Ein Stammbruch ist ein Bruch mit dem Zähler \(\displaystyle 1\). Er hat also die allgemeine Form \(\displaystyle \dfrac{1}{n}\), wobei \(\displaystyle n>1\) eine natürliche Zahl ist.

Beispiele

\(\displaystyle \dfrac{1}{2}\), \(\displaystyle \dfrac{1}{3}\) und \(\displaystyle \dfrac{1}{6}\) sind Stammbrüche, wohingegen \(\displaystyle \dfrac{2}{3}\) und \(\displaystyle \dfrac{7}{6}\) keine sind.

Stammbruchentwicklung

Jeder Bruch \(\displaystyle \dfrac{a}{b}\) lässt sich als Summe von Stammbrüchen und einer natürlichen Zahl darstellen. (Wir betrachten \(\displaystyle 0\) als natürliche Zahl um den Fall \(\displaystyle a>b\) zu berücksichtigen.) Diese Zerlegung nennt man Stammbruchentwicklung.
 
 

Beispiele

\(\displaystyle \dfrac{2}{3} = (0+ )\dfrac{1}{2} + \dfrac{1}{6}\)
\(\displaystyle \dfrac{7}{6} = 1 + \dfrac{1}{6}\) \(\displaystyle = \dfrac{1}{2}+ \dfrac{1}{3}+ \dfrac{1}{3}\)
\(\displaystyle \dfrac{13}{12} = 1 + \dfrac{1}{12}\) \(\displaystyle = \dfrac{1}{2}+ \dfrac{1}{3}+ \dfrac{1}{4}\)
Die Beispiele zeigen, dass die Stammbruchentwicklung weder eindeutig sein muss, noch aus paarweise verschiedenen Stammbrüchen bestehen muss.

Verfahren

Wir subtrahieren zunächst den ganzzahligen Anteil und können uns somit auf ein Verfahren für echte Brüche \(\displaystyle \dfrac a b\) mit \(\displaystyle a<b\) beschränken.
Kurzform: Wir subtrahieren solange Stammbrüche von \(\displaystyle \dfrac a b\) bis das Ergebnis selbst ein Stammbruch ist.
Konkret: Ist \(\displaystyle \dfrac a b\) bereits ein Stammbruch, sind wir fertig.

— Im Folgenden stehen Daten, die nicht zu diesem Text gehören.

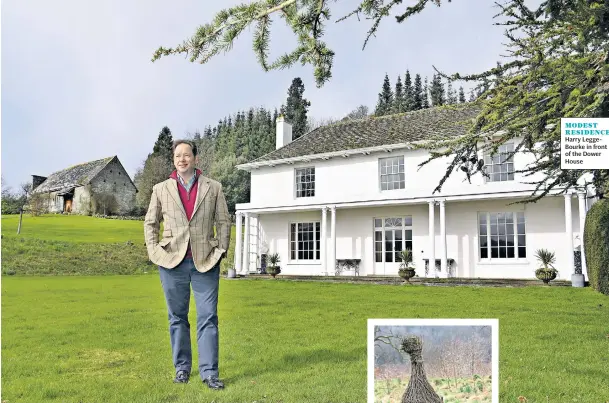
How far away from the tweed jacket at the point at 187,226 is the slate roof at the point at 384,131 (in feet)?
5.99

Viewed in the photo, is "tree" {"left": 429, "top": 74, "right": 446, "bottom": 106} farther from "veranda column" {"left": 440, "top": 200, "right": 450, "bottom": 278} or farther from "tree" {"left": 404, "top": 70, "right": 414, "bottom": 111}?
"veranda column" {"left": 440, "top": 200, "right": 450, "bottom": 278}

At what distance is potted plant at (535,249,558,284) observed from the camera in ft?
28.0

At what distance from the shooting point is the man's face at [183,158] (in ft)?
9.52

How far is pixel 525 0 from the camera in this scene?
408 centimetres

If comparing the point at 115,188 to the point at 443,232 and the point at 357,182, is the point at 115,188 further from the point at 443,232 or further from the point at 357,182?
the point at 357,182

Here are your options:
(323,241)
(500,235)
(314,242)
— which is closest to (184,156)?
(500,235)

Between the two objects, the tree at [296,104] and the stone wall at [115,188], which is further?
the tree at [296,104]

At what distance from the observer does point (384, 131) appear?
8148 millimetres

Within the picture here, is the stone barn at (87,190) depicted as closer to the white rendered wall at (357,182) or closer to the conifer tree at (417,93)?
the conifer tree at (417,93)

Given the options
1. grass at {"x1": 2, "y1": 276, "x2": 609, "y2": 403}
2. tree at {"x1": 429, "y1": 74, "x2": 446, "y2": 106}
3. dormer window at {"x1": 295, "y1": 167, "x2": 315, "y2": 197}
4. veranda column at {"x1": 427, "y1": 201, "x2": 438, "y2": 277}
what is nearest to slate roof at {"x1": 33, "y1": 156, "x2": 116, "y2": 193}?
grass at {"x1": 2, "y1": 276, "x2": 609, "y2": 403}

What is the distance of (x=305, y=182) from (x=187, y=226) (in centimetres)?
967

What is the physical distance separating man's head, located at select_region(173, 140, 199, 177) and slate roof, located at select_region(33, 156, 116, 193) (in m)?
1.20

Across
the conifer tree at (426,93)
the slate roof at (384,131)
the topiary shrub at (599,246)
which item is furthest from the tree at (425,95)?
the topiary shrub at (599,246)

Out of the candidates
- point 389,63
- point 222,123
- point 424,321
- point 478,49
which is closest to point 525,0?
point 478,49
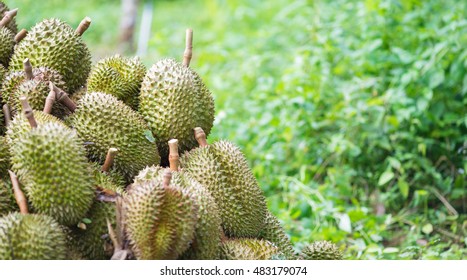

Andernfalls gibt es ein \(\displaystyle m\in N\) mit \(\displaystyle \dfrac 1 m <\dfrac a b\), wir wählen das kleinste solcher \(\displaystyle m\). Wir berechnen wir \(\displaystyle d=\dfrac a b-\dfrac 1 m\) und führen den gleichen Schrtt wieder aus.
(Dieses Verfahren bricht nach endlich vielen Schritten ab, da man zeigen kann, dass die Zähler der Restbrüche jeweils kleiner sind als diejenige des vorherigen Schrittes.)

Beispiel

\(\displaystyle \dfrac{59}{120} = \dfrac{1}{3} + \dfrac{19}{120}\)\(\displaystyle = \dfrac{1}{3} +\dfrac{1}{7} + \dfrac{13}{840} \) \(\displaystyle = \dfrac{1}{3} +\dfrac{1}{7} + \dfrac{1}{65} + \dfrac{1}{10920}\)
Dieses Verfahren liefert nicht zwingend die kürzestmögliche Stammbruchentwicklung, für obiges Beispiel eine kürzere Stammbruchentwicklung:
\(\displaystyle \dfrac{59}{120} = \dfrac{1}{5} + \dfrac{1}{6} +\dfrac{1}{8}\).

Man darf nicht das, was uns unwahrscheinlich und unnatürlich erscheint, mit dem verwechseln, was absolut unmöglich ist.